§ **WHAT THE TASK REQUIRES**: Rewrite every line of the listing below with "shadow on grass" changed to "shaded grass" and all other text left the same. Leave the pictures out of your answer.

§ **ENTRIES**:

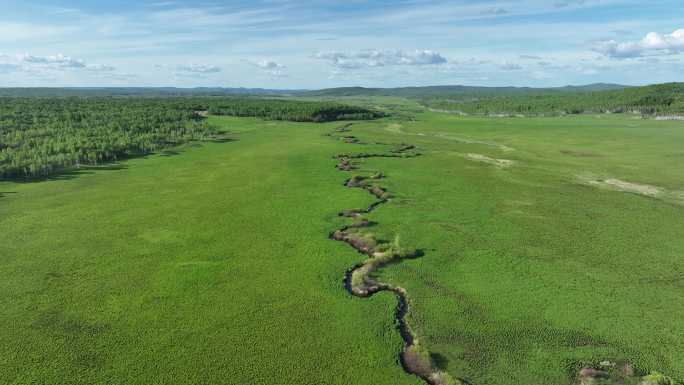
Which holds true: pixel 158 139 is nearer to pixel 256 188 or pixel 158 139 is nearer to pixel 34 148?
pixel 34 148

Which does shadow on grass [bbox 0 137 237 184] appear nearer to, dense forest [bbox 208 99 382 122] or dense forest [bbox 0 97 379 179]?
dense forest [bbox 0 97 379 179]

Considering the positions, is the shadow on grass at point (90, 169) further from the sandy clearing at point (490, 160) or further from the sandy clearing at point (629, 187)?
the sandy clearing at point (629, 187)

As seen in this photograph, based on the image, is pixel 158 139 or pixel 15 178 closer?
pixel 15 178

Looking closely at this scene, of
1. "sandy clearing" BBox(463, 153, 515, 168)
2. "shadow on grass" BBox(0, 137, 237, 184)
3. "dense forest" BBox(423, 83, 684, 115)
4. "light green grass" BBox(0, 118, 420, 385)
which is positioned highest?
"dense forest" BBox(423, 83, 684, 115)

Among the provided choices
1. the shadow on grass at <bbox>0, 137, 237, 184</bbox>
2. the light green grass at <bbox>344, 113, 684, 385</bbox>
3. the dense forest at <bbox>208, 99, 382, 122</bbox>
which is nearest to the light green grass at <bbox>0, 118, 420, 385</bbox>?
the light green grass at <bbox>344, 113, 684, 385</bbox>

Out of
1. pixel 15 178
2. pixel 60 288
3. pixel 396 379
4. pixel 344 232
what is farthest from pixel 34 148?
pixel 396 379

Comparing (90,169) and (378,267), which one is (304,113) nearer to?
(90,169)

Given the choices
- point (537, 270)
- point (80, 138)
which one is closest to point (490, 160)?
point (537, 270)
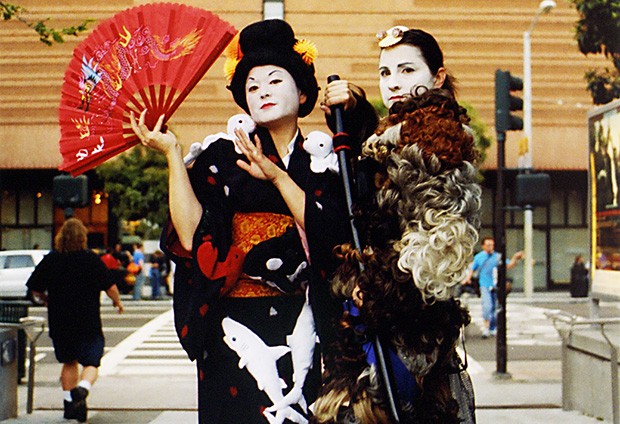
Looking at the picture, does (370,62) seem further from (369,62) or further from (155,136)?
(155,136)

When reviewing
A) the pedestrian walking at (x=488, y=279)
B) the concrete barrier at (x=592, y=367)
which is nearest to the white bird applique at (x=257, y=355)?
the concrete barrier at (x=592, y=367)

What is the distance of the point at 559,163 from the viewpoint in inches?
1261

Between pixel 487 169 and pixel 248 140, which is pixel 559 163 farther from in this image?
pixel 248 140

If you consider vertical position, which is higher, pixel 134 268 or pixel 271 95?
pixel 271 95

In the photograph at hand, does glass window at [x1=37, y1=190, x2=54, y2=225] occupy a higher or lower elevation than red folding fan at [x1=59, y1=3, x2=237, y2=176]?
lower

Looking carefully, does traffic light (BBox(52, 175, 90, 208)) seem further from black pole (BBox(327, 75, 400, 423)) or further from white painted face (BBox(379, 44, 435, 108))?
black pole (BBox(327, 75, 400, 423))

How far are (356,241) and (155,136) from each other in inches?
32.4

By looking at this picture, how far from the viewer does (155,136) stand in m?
3.10

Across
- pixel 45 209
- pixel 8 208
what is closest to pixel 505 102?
pixel 45 209

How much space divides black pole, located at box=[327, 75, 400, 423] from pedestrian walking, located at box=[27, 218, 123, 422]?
17.6 ft

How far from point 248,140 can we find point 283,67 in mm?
323

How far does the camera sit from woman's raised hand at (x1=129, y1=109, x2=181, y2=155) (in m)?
3.10

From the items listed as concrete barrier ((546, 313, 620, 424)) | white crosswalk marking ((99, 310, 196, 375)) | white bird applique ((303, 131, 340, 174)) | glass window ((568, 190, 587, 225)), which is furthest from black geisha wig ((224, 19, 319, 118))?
glass window ((568, 190, 587, 225))

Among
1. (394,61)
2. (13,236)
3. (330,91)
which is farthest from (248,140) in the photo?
(13,236)
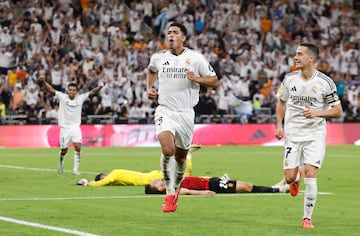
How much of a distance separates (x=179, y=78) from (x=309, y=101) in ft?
7.65

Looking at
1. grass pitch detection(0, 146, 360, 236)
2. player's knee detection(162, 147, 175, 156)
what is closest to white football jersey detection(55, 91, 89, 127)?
grass pitch detection(0, 146, 360, 236)

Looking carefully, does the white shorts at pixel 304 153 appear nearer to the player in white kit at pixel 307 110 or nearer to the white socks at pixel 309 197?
the player in white kit at pixel 307 110

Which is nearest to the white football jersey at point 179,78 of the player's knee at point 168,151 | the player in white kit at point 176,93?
the player in white kit at point 176,93

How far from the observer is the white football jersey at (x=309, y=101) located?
12719 millimetres

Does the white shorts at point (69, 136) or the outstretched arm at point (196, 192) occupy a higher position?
the white shorts at point (69, 136)

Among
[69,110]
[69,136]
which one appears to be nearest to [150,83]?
[69,136]

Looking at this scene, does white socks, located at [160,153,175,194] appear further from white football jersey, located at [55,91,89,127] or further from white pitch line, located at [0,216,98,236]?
white football jersey, located at [55,91,89,127]

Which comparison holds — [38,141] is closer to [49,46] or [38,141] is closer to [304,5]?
[49,46]

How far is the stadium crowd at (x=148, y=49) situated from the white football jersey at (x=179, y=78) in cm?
2281

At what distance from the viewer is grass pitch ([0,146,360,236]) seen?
11906mm

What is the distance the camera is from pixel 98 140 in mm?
38031

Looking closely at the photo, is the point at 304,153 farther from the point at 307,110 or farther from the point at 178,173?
the point at 178,173

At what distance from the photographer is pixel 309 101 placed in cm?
1278

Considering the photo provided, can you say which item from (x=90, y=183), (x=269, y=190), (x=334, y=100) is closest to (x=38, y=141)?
(x=90, y=183)
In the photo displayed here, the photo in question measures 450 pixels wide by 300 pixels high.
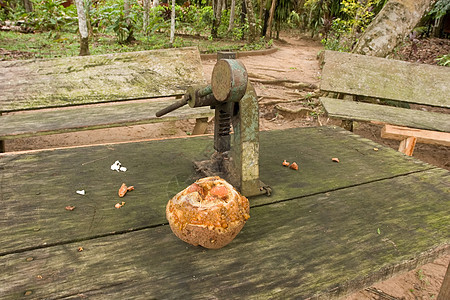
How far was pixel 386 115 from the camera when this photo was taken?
326cm

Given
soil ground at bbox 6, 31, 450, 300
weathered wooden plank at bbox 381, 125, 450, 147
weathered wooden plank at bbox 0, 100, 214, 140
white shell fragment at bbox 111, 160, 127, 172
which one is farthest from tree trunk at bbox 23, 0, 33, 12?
weathered wooden plank at bbox 381, 125, 450, 147

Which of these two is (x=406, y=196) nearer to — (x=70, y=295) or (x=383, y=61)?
(x=70, y=295)

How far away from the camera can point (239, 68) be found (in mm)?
1146

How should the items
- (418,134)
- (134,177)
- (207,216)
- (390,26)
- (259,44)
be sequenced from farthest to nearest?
1. (259,44)
2. (390,26)
3. (418,134)
4. (134,177)
5. (207,216)

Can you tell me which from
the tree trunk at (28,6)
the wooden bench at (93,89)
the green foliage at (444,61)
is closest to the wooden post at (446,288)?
the wooden bench at (93,89)

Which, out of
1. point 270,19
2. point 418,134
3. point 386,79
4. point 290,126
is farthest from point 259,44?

§ **REPLY TO THE EXERCISE**:
Which holds true: pixel 158 139 is nearer to pixel 256 188 or pixel 158 139 is nearer to pixel 34 148?
pixel 34 148

Which does shaded grass [bbox 0 137 237 184] appear nearer to, dense forest [bbox 208 99 382 122] or dense forest [bbox 0 97 379 179]?
dense forest [bbox 0 97 379 179]

Considering the positions, is the shaded grass at point (90, 169) further from the sandy clearing at point (490, 160) or further from the sandy clearing at point (629, 187)?
the sandy clearing at point (629, 187)

As seen in this photograph, based on the image, is pixel 158 139 or pixel 15 178 closer?
pixel 15 178

Looking closely at this scene, of
1. "sandy clearing" BBox(463, 153, 515, 168)
2. "shaded grass" BBox(0, 137, 237, 184)
3. "dense forest" BBox(423, 83, 684, 115)
4. "light green grass" BBox(0, 118, 420, 385)
which is positioned highest?
"dense forest" BBox(423, 83, 684, 115)

Among the provided choices
1. the shaded grass at <bbox>0, 137, 237, 184</bbox>
2. the light green grass at <bbox>344, 113, 684, 385</bbox>
3. the dense forest at <bbox>208, 99, 382, 122</bbox>
which is nearest to the light green grass at <bbox>0, 118, 420, 385</bbox>?
the light green grass at <bbox>344, 113, 684, 385</bbox>

Out of
1. pixel 15 178
2. pixel 60 288
3. pixel 396 379
4. pixel 344 232
what is farthest from pixel 34 148?
pixel 396 379

Comparing (90,169) and (378,267), which one is (304,113) nearer to?
(90,169)

Given the choices
- point (537, 270)
- point (80, 138)
which one is closest to point (490, 160)?
point (537, 270)
Looking at the picture, does (370,62) seem further from (369,62) or further from (155,136)?
(155,136)

When reviewing
A) the pedestrian walking at (x=488, y=279)
B) the concrete barrier at (x=592, y=367)
which is nearest to the white bird applique at (x=257, y=355)?
the concrete barrier at (x=592, y=367)

What is the distance of the point at 559,163 from the viewpoint in inches?
1261

Between pixel 487 169 and pixel 248 140, which is pixel 559 163 farther from in this image?
pixel 248 140

If you consider vertical position, which is higher, pixel 134 268 or pixel 271 95?
pixel 271 95

In the photograph at hand, does glass window at [x1=37, y1=190, x2=54, y2=225] occupy a higher or lower elevation than red folding fan at [x1=59, y1=3, x2=237, y2=176]?
lower

Looking carefully, does traffic light (BBox(52, 175, 90, 208)) seem further from black pole (BBox(327, 75, 400, 423)) or further from white painted face (BBox(379, 44, 435, 108))?
black pole (BBox(327, 75, 400, 423))

How far are (356,241) and (155,136) from each other in inches?
32.4

By looking at this picture, how far from the viewer does (155,136) stand in m?
3.10

Across
- pixel 45 209
- pixel 8 208
what is closest to pixel 505 102?
pixel 45 209

How much space divides black pole, located at box=[327, 75, 400, 423] from pedestrian walking, located at box=[27, 218, 123, 422]?
17.6 ft

How far from point 248,140 can we find point 283,67 in mm?
323

How far does the camera sit from woman's raised hand at (x1=129, y1=109, x2=181, y2=155) (in m)?
3.10

From the items listed as concrete barrier ((546, 313, 620, 424)) | white crosswalk marking ((99, 310, 196, 375)) | white bird applique ((303, 131, 340, 174)) | glass window ((568, 190, 587, 225)), which is furthest from black geisha wig ((224, 19, 319, 118))?
glass window ((568, 190, 587, 225))

Among
1. (394,61)
2. (13,236)
3. (330,91)
which is farthest from (248,140) in the photo?
(13,236)
How much of a distance separates (x=179, y=78) from (x=309, y=101) in ft?
7.65

Looking at
1. grass pitch detection(0, 146, 360, 236)
2. player's knee detection(162, 147, 175, 156)
what is closest to white football jersey detection(55, 91, 89, 127)?
grass pitch detection(0, 146, 360, 236)

Looking carefully, does the white shorts at pixel 304 153 appear nearer to the player in white kit at pixel 307 110 or nearer to the white socks at pixel 309 197?
the player in white kit at pixel 307 110

Which is nearest to the white football jersey at point 179,78 of the player's knee at point 168,151 | the player in white kit at point 176,93?
the player in white kit at point 176,93

How far from the observer is the white football jersey at (x=309, y=101) located?
12719 millimetres

Does the white shorts at point (69, 136) or the outstretched arm at point (196, 192) occupy a higher position?
the white shorts at point (69, 136)

Among
[69,110]
[69,136]
which one appears to be nearest to [150,83]?
[69,136]

Looking at this scene, does white socks, located at [160,153,175,194] appear further from white football jersey, located at [55,91,89,127] or further from white pitch line, located at [0,216,98,236]?
white football jersey, located at [55,91,89,127]

Which comparison holds — [38,141] is closer to [49,46] or [38,141] is closer to [304,5]?
[49,46]

How far is the stadium crowd at (x=148, y=49) situated from the white football jersey at (x=179, y=78) in cm?
2281

At what distance from the viewer is grass pitch ([0,146,360,236]) seen?
11906mm

What is the distance the camera is from pixel 98 140 in mm?
38031

Looking closely at the photo, is the point at 304,153 farther from the point at 307,110 or farther from the point at 178,173?
the point at 178,173

At what distance from the photographer is pixel 309 101 placed in cm?
1278

Considering the photo provided, can you say which item from (x=90, y=183), (x=269, y=190), (x=334, y=100) is closest to (x=38, y=141)?
(x=90, y=183)
In the photo displayed here, the photo in question measures 450 pixels wide by 300 pixels high.
How far was pixel 386 115 from the camera when this photo was taken?
326cm

Given
soil ground at bbox 6, 31, 450, 300
weathered wooden plank at bbox 381, 125, 450, 147
weathered wooden plank at bbox 0, 100, 214, 140
white shell fragment at bbox 111, 160, 127, 172
which one is farthest from tree trunk at bbox 23, 0, 33, 12?
weathered wooden plank at bbox 381, 125, 450, 147

Which of these two is (x=406, y=196) nearer to — (x=70, y=295) or (x=383, y=61)?
(x=70, y=295)

How far away from the camera can point (239, 68) be found (in mm)?
1146

How should the items
- (418,134)
- (134,177)
- (207,216)
- (390,26)
- (259,44)
be sequenced from farthest to nearest?
1. (259,44)
2. (390,26)
3. (418,134)
4. (134,177)
5. (207,216)

Can you tell me which from
the tree trunk at (28,6)
the wooden bench at (93,89)
the green foliage at (444,61)
is closest to the wooden post at (446,288)?
the wooden bench at (93,89)

Which, out of
1. point 270,19
2. point 418,134
3. point 386,79
4. point 290,126
is farthest from point 259,44?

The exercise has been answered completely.